読む文章 |
==================================================

清水幹太
BASSDRUM / whatever
東京大学法学部中退。バーテンダー・トロンボーン吹き・DTPオペレーター・デザイナーなどを経て、独学でプログラムを学んでプログラマーに。2005年12月より株式会社イメージソース/ノングリッドに参加し、本格的にインタラクティブ制作に転身、クリエイティブ・ディレクター / テクニカル・ディレクターとしてウェブサイトからデジタルサイネージまでさまざまなフィールドに渡るコンテンツ企画・制作に関わる。2011年4月より株式会社PARTYチーフ・テクノロジー・オフィサーに就任。2013年9月、PARTY NYを設立。2018年、テクニカルディレクター・コレクティブ「BASSDRUM」を設立。
「僕たちは、上の世代が分厚いからなかなか前に出られない」
私は1976年(昭和51年)生まれのいわゆる「ナナロク世代」だ。よく「あなたはナナロク世代ですね」と言われるので、「ああそうか。自分はナナロク世代なのだな」と思っていたのだが、そもそも何で自分の世代が特別扱いされるのかよくわかっていなかった。人口が特段多いわけではないし(団塊ジュニアのベビーブームは数年上の世代)、何をもってそんな言い方をするのかと。

==================================================

練習データ |

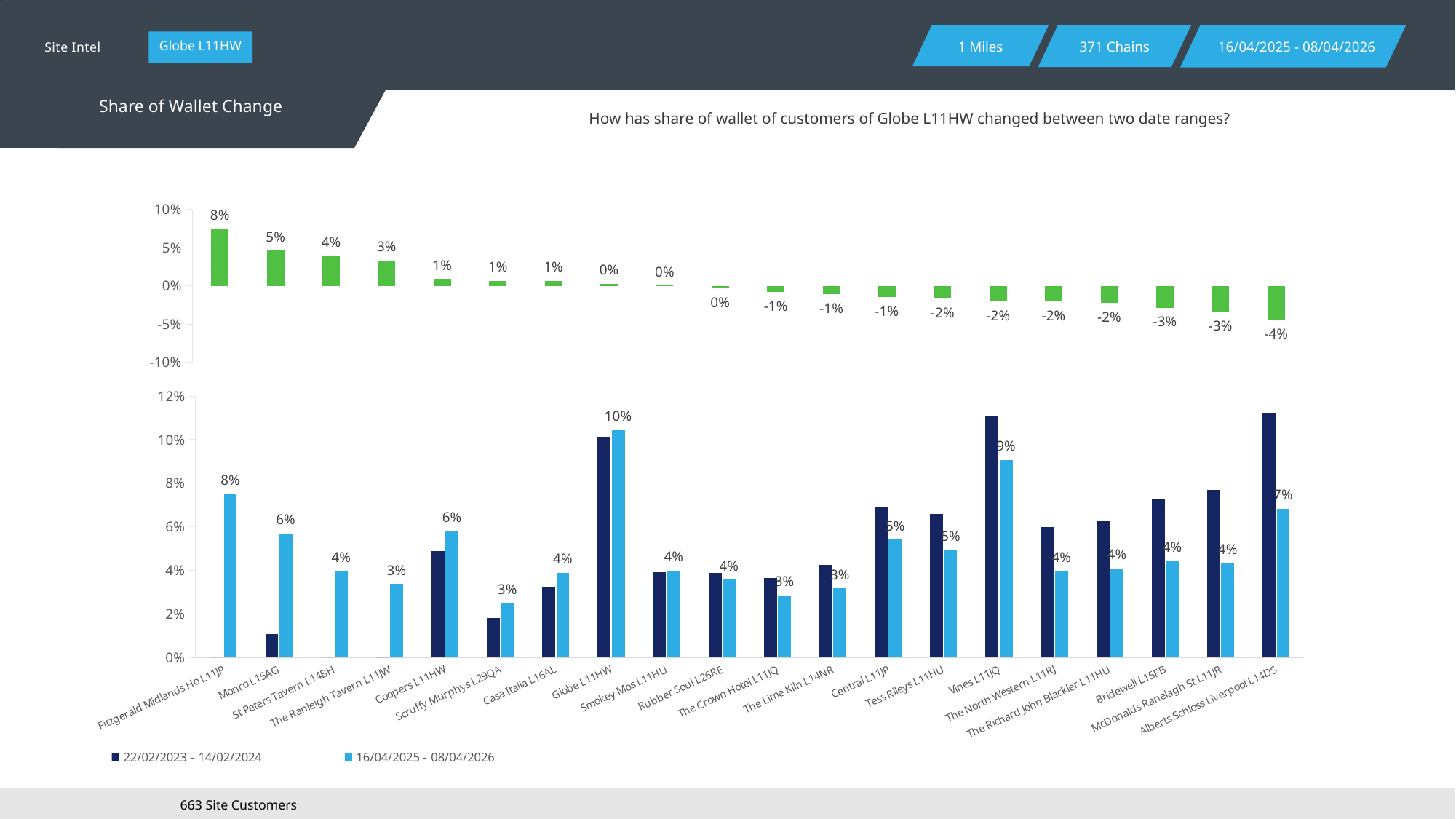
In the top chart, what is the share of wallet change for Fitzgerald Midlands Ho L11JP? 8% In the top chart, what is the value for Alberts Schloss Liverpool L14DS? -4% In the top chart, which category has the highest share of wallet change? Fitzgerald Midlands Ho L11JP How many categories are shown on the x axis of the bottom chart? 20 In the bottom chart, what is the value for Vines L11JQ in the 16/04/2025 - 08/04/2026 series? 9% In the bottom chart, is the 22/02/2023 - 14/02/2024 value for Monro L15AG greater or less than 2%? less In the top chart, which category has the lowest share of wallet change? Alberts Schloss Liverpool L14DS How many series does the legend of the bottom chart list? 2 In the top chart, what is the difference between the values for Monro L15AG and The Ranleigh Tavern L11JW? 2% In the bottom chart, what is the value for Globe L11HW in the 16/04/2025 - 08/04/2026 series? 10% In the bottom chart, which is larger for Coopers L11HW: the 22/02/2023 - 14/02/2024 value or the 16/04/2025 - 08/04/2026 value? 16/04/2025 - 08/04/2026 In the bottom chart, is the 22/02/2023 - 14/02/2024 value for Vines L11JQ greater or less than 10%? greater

==================================================

「読む文章」の経歴で、プログラマーになる前に経験した仕事として名前が出ているものを全部書き出してください。

解答 | バーテンダー、トロンボーン吹き、DTPオペレーター、デザイナー